**Problems**
(1) According to the review of Lake Tahoe, who directed the film?
(2) Extend the review of Lake Tahoe from its final sentence onward.

**Selected passage**
------------------------------------------------------------------------

Stars: Diego Catano, Hector Herrera, Daniela Valentine, Juan Carlos Lara, Yemil Sefami

Director: Fernando Eimbcke

Leisurely to the point of paralysis and boasting an almost entirely static camera to observe the lack of action, so that when there is a tracking shot you almost bound out of your seat with shock (assuming, that it, you are still awake) Lake Tahoe (the point of the title only emerges pointlessly at the ‘climax’ of the tediously anticlimactic affair) is as arty an ‘art film’ as you could hope to miss.

Why an ‘art film’? Because (a) it is subtitled (art films do not really exist in English to the devoted cineaste), (b) it is beautifully photographed, thus enabling reviewers to write/talk about the luminous/sensuous/eclectic etc, etc, etc cinematography and (c) it is unlikely to be seen by enough people to have viewers accusing reviewers of suffering from the endemic (where art movies are concerned) ‘Emperor’s Clothes’ syndrome.

------------------------------------------------------------------------

**Provided information**
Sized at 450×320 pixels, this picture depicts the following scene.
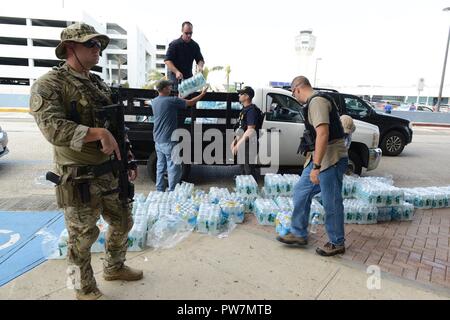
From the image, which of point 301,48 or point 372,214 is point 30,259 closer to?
point 372,214

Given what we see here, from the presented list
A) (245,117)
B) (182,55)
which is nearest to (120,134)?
(245,117)

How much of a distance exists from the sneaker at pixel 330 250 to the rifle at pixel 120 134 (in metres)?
2.08

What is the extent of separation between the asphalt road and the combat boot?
7.78ft

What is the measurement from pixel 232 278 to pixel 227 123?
3181 mm

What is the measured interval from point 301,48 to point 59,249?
388 feet

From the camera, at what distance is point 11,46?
50.6 m

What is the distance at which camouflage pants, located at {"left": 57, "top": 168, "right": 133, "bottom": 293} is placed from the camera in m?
2.36

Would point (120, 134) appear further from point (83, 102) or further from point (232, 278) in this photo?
point (232, 278)

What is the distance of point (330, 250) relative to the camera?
11.5ft

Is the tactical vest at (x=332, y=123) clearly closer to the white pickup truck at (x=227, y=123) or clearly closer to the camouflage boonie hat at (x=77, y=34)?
the camouflage boonie hat at (x=77, y=34)

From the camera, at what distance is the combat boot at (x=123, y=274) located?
2.88 m

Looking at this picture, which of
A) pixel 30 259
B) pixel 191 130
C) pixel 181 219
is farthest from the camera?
pixel 191 130
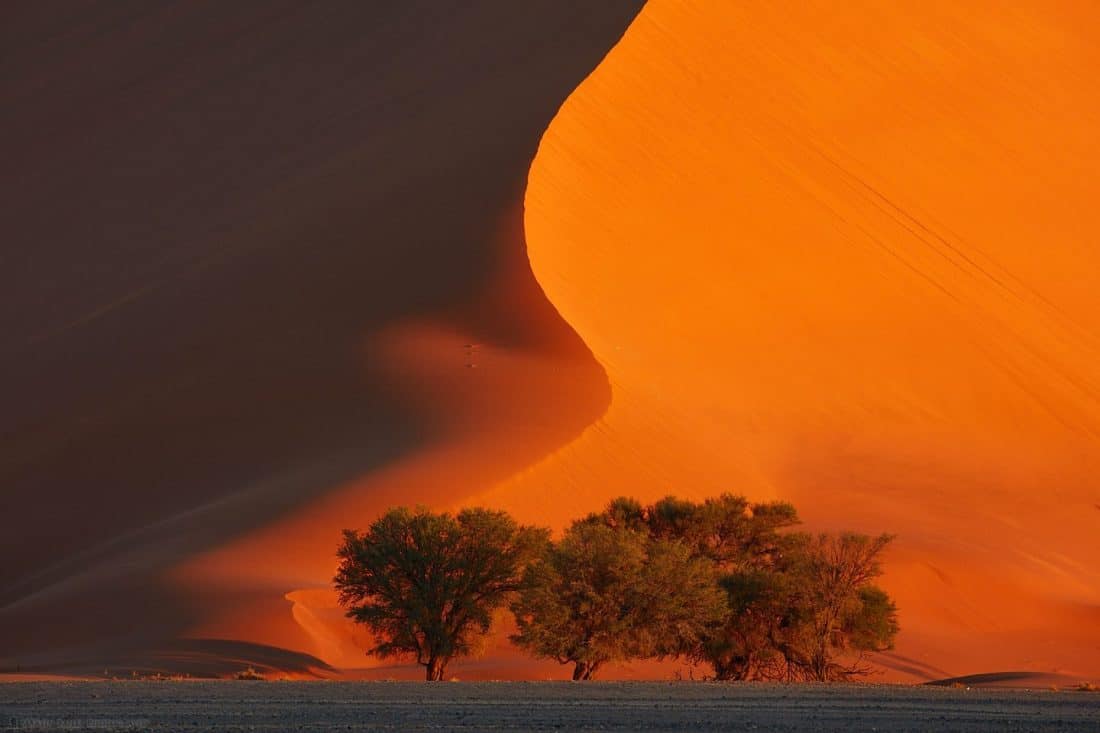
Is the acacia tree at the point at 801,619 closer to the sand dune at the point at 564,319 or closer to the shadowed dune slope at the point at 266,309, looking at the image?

------------------------------------------------------------------------

**Results for the exercise**
(1) Fernando Eimbcke

(2)
The plot follows dull Mexican teenager Catano as he spends a long, long day waling the near deserted streets of a small town in Yucatan in search of a spare part for his crashed car, a stalactite-slow odyssey that finds him befriending a guard dog, sleeping with a teenage single mother, being befriended by a Martial Arts obsessed mechanic but, mostly, walking across the screen in front of a static camera from right to left and then, for variety, from left to right. In a nutshell, short vignettes, overlong film.

“I will always prefer a well-made piece of bread over a three-level fancy cake with lots of icing and stuffed with fruit and decorations” says director Eimbcke. Sorry to say, I found his loaf stale and indigestible. Given time, his film could replace all conventional anaesthesia.

Alan Frank

Mexico 2009. UK Distributor: Yume Pictures. Colour.
81 minutes. Widescreen. UK certificate: 12A.

Guidance ratings (out of 3): Sex/nudity 1, Violence/Horror 0, Drugs 0, Swearing 0.